Okuno insisted that the war Japan declared against the United States and Great Britain in 1941 was “self defense” staged to end “white man’s colonialism and exploitation” in Asia. He said he formed his league of 206 Liberal Democrats after 4.6 million Japanese signed petitions of protest against the prospect of Parliament “staining the history of Japan and portraying it as a criminal state.”

Advertisement

Descriptions of Japan’s actions--from what he called “the Manchurian incident” in 1931 through 1945--as “15 years of aggression” were the product of American propaganda foisted upon Japan, he said.

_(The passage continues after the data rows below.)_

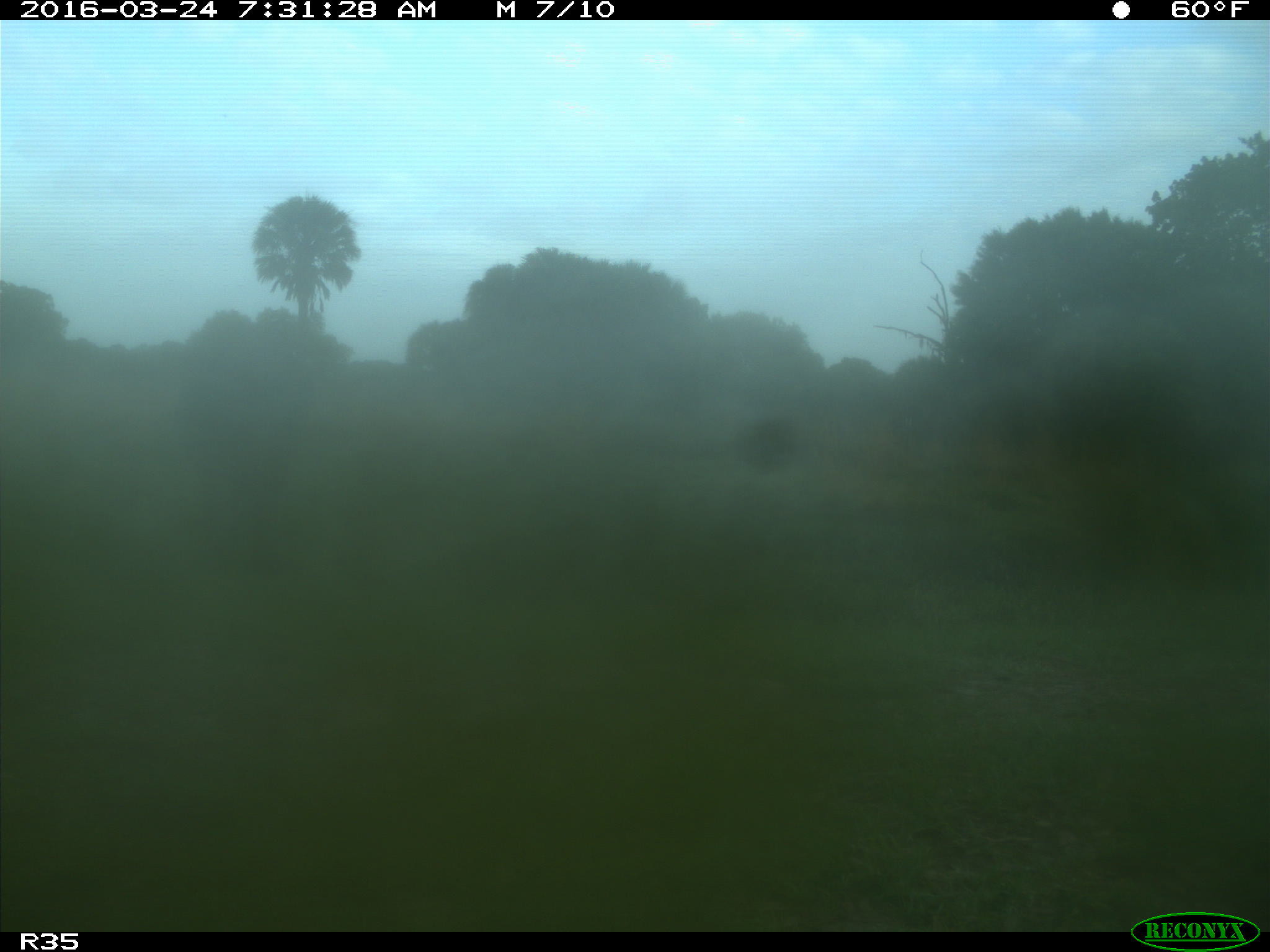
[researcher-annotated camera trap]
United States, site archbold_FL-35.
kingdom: Animalia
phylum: Chordata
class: Mammalia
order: Artiodactyla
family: Bovidae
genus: Bos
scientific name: Bos taurus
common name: domestic cow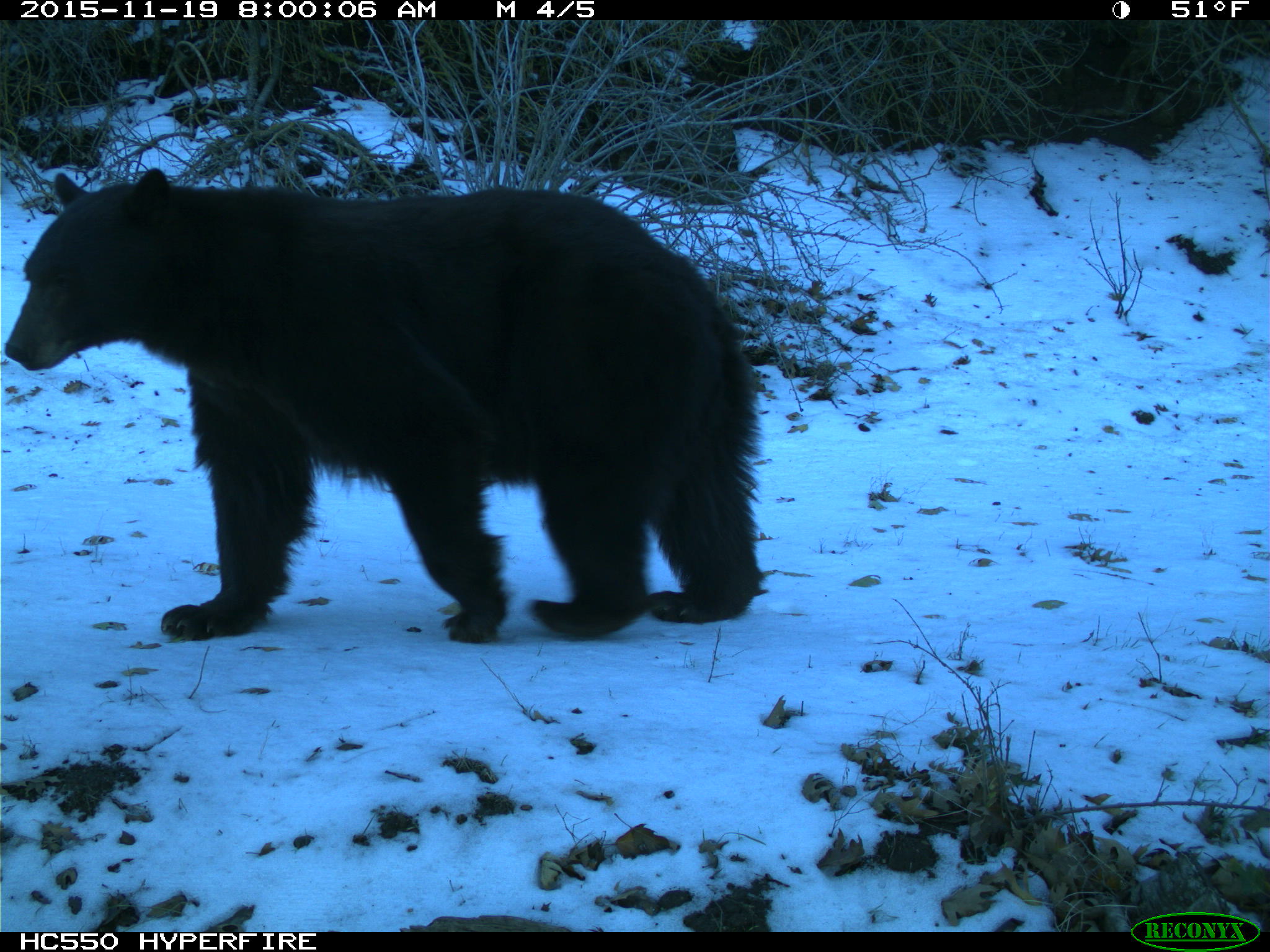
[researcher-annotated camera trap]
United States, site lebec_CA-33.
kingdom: Animalia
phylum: Chordata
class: Mammalia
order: Carnivora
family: Ursidae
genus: Ursus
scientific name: Ursus americanus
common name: american black bear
Ursus americanus (american black bear).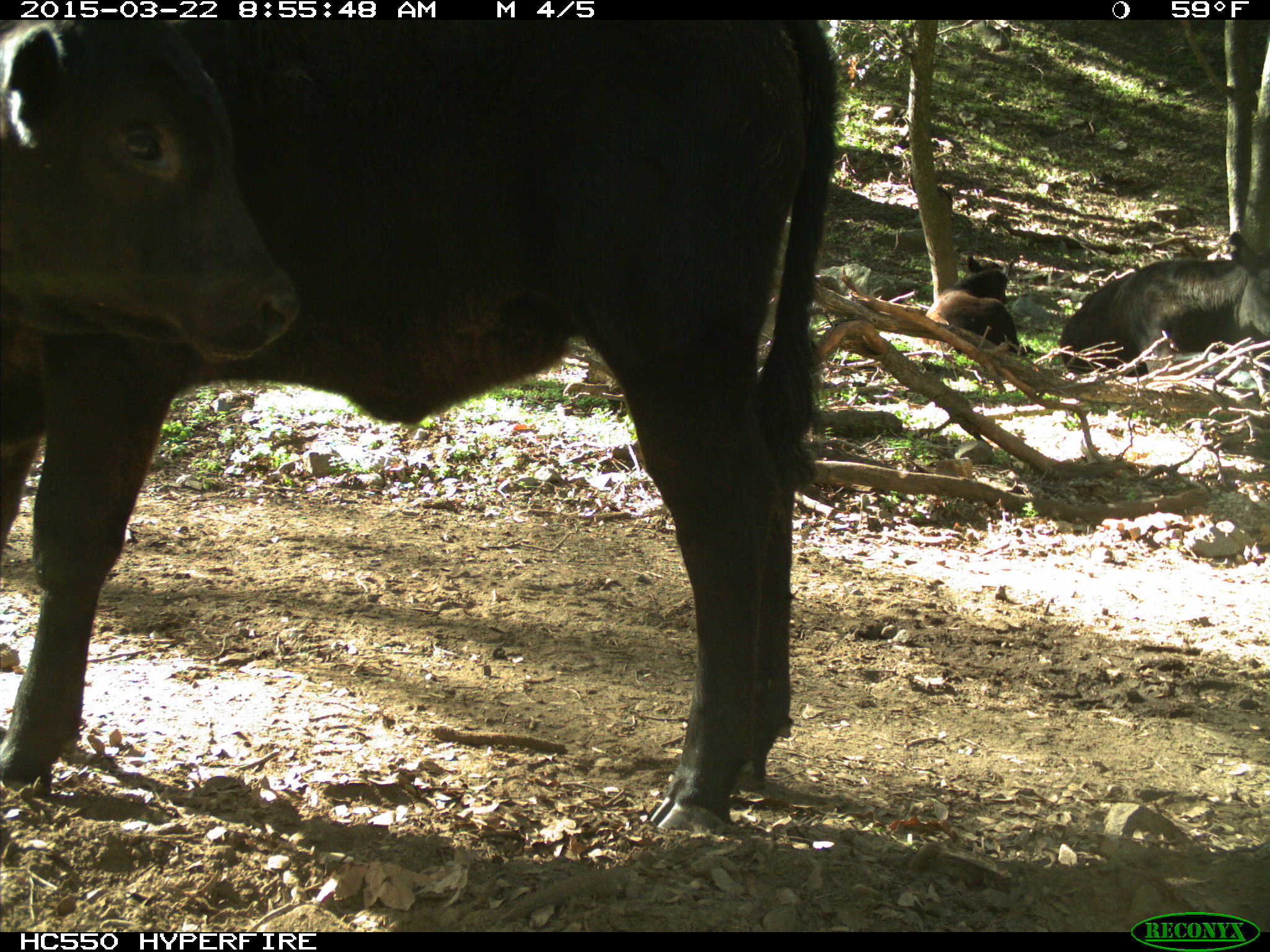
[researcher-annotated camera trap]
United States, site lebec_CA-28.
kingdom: Animalia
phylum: Chordata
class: Mammalia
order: Artiodactyla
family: Bovidae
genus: Bos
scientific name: Bos taurus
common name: domestic cow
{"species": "Bos taurus (domestic cow)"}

“No Japanese had any notion of 15 years of war. Aggression, to Japanese, means to steal land and assets, and Japanese had no such intention,” he said.

To the contrary, Okuno condemned what he called “inhuman” U.S. atomic bomb attacks on Hiroshima and Nagasaki and American firebombings of other cities that “ignored international law” and killed “hundreds of thousands” of Japanese civilians.

U.S. experts, however, say the dropping of atom bombs on Nagasaki and Hiroshima hastened the war’s end and averted up to 1 million casualties, had the Allies been forced to wage land operations in Japan.